Extrait à lire:
━━━━━━

Equation espagnole : croissance, corruption et indépendance

Les mises à jour sont situées en fin d’article. 

Samedi 2 juin 2018 : Mariano Rajoy (PP, droite) a été mis en minorité suite aux affaires de corruption de son parti. Pedro Sanchez du PSOE (parti socialiste espagnol) lui succède avec des alliés qui n’ont qu’un seul point commun : l’opposition à Rajoy.
Rajoy laisse un pays en meilleure situation que celle qu’il avait trouvée en 2011 : le chômage est redescendu à 16,1 % contre plus de 20 % en 2011 (et 26 % en 2013) et le déficit public a été ramené de 8 % en 2011 à 3,1 % fin 2017.


Novembre 2010 : je voyage avec ma famille sur la toute nouvelle autoroute à péage Madrid Tolède. Pas une voiture à l’horizon. Nous sommes tellement seuls que nous nous arrêtons au milieu de la chaussée pour nous prendre en photo et faire galoper notre chienne. Dans la portion proche de Madrid, le paysage est constitué d’une suite ininterrompue de complexes immobiliers de grande ampleur, certains achevés mais inoccupés, d’autres inachevés et manifestement abandonnés. Cette anecdote résume bien l’image qu’on a de l’Espagne depuis la crise de 2008 : un pays en grande difficulté économique qui se noie dans sa folie immobilière des années 2000. En Espagne, écrit alors le quotidien El Pais, on pourrait loger toute la Norvège dans les résidences vacantes. 

Compo Parlement espagnol dec 2015Le 20 décembre dernier, les Espagnols se sont rendus aux urnes pour élire leurs députés et ont fait voler en éclats le bipartisme qui prévalait jusque-là (depuis le retour complet à la démocratie en 1978) entre le PSOE (parti socialiste ouvrier espagnol) et le PP (Partido Popular, droite). Avec la montée en puissance de Podemos (« Nous pouvons », parti des « indignés » d’extrême-gauche comparable à Syriza en Grèce) et de Ciudadanos (« Les Citoyens », parti centriste à tendance libérale), ce sont maintenant quatre partis qui se disputent le droit de gouverner l’Espagne.

Depuis lors, le gouvernement sortant de Mariano Rajoy (PP) se contente d’expédier les affaires courantes. En effet, arrivé premier à l’issue des élections générales, le PP n’a obtenu que 29 % des voix et 123 sièges sur 350 et n’a pas été capable de former un gouvernement. Au début de ce mois, le Roi Felipe VI a donc confié cette tâche au parti arrivé en second, c’est-à-dire le PSOE (22 % des voix et 90 sièges) qui se trouve confronté à des difficultés similaires. (Voir ci-dessus la nouvelle composition du Congrès des députés espagnols).

━━━━━━

Rédigez la suite de l'extrait sur la politique et l'économie espagnoles, en reprenant juste après sa dernière phrase.

Données fournies:

━━━━━━

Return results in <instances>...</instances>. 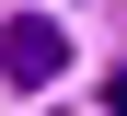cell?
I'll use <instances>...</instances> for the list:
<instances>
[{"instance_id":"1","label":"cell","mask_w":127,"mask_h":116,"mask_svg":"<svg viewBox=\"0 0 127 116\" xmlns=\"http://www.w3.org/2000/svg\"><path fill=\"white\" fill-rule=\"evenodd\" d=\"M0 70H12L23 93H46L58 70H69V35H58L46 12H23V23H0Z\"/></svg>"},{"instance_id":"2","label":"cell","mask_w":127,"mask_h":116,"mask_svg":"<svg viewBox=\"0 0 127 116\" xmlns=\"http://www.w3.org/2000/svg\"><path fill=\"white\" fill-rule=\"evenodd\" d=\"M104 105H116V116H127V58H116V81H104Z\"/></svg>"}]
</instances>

━━━━━━

Réponse attendue:
Albert RiveraCependant, hier mercredi 24 février 2016, le PSOE de Pedro Sanchez et le nouveau parti Ciudadanos créé en 2006 par le juriste catalan Albert Rivera (36 ans, photo ci-contre) ont annoncé avoir conclu un accord par lequel le parti centriste s’engage à donner son soutien au PSOE lors du débat parlementaire du 1er mars prochain où Pedro Sanchez tentera d’obtenir l’investiture pour gouverner. L’accord comporte aussi des déclarations communes sur la nécessité d’une « régénération démocratique » impliquant des réformes constitutionnelle, territoriale et judiciaire. La force politique ainsi constituée réunit 130 députés sur 350. Sauf abstention ou ralliement d’autres partis (qui, tels que Podemos, ont déjà décliné l’offre), c’est insuffisant pour aboutir dans l’immédiat, mais cela permet d’envisager d’éventuelles nouvelles élections en faisant montre d’une certaine volonté d’avancer et d’un esprit de responsabilité.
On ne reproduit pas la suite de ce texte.